Effect of polyethylene glycol molecular weight on the electrodeposition of nanostructured nickel

Electrodeposition is an attractive approach to synthesize nanostructured metals and their microstructure can be effectively controlled by tuning the process parameters. Here, two molecular weight (MW) types of polyethylene glycol (PEG) were used as additives for nickel electrodeposition in Watts bath. The surface morphology, crystal orientation, microstructure and microhardness of the Ni film were investigated. Experimental results revealed that the MW of PEG played a decisive role in controlling the microstructure of the deposits.
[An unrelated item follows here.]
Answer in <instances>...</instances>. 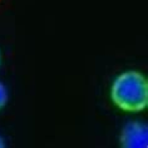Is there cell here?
<instances>
[{"label": "cell", "instance_id": "4", "mask_svg": "<svg viewBox=\"0 0 148 148\" xmlns=\"http://www.w3.org/2000/svg\"><path fill=\"white\" fill-rule=\"evenodd\" d=\"M5 146V143H4V139L1 138V137H0V147H4Z\"/></svg>", "mask_w": 148, "mask_h": 148}, {"label": "cell", "instance_id": "5", "mask_svg": "<svg viewBox=\"0 0 148 148\" xmlns=\"http://www.w3.org/2000/svg\"><path fill=\"white\" fill-rule=\"evenodd\" d=\"M0 64H1V53H0Z\"/></svg>", "mask_w": 148, "mask_h": 148}, {"label": "cell", "instance_id": "1", "mask_svg": "<svg viewBox=\"0 0 148 148\" xmlns=\"http://www.w3.org/2000/svg\"><path fill=\"white\" fill-rule=\"evenodd\" d=\"M110 98L118 109L127 113L142 112L148 106V82L138 70H127L114 79Z\"/></svg>", "mask_w": 148, "mask_h": 148}, {"label": "cell", "instance_id": "3", "mask_svg": "<svg viewBox=\"0 0 148 148\" xmlns=\"http://www.w3.org/2000/svg\"><path fill=\"white\" fill-rule=\"evenodd\" d=\"M6 102H8V92H6L4 84L0 82V110L5 107Z\"/></svg>", "mask_w": 148, "mask_h": 148}, {"label": "cell", "instance_id": "2", "mask_svg": "<svg viewBox=\"0 0 148 148\" xmlns=\"http://www.w3.org/2000/svg\"><path fill=\"white\" fill-rule=\"evenodd\" d=\"M121 146L125 148H146L147 127L140 122H131L122 129Z\"/></svg>", "mask_w": 148, "mask_h": 148}]
</instances>
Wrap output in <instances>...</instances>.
As the current density increased from 25 to 100 mA/cm2, the microstructure of the Ni film deposited from the PEG600-containing bath evolved from ultrafine grains with nanotwin lamella perpendicular to the substrate surface to randomly oriented nanotwins, where the average grain size decreased from 118 nm to 78 nm. Within the same current density range, the Ni film obtained from the PEG10000-containing bath presented fine nanograins with multifold nano-twins (e.g., fivefold nanotwins) in random orientations with the average grain sizes of around 10 nm, little influenced by the current density. Such microstructure transition could be attributed to that the addition of PEG facilitated the formation of twins, and higher MW PEG induced a greater inhibition effect, promoting significant grain refinement.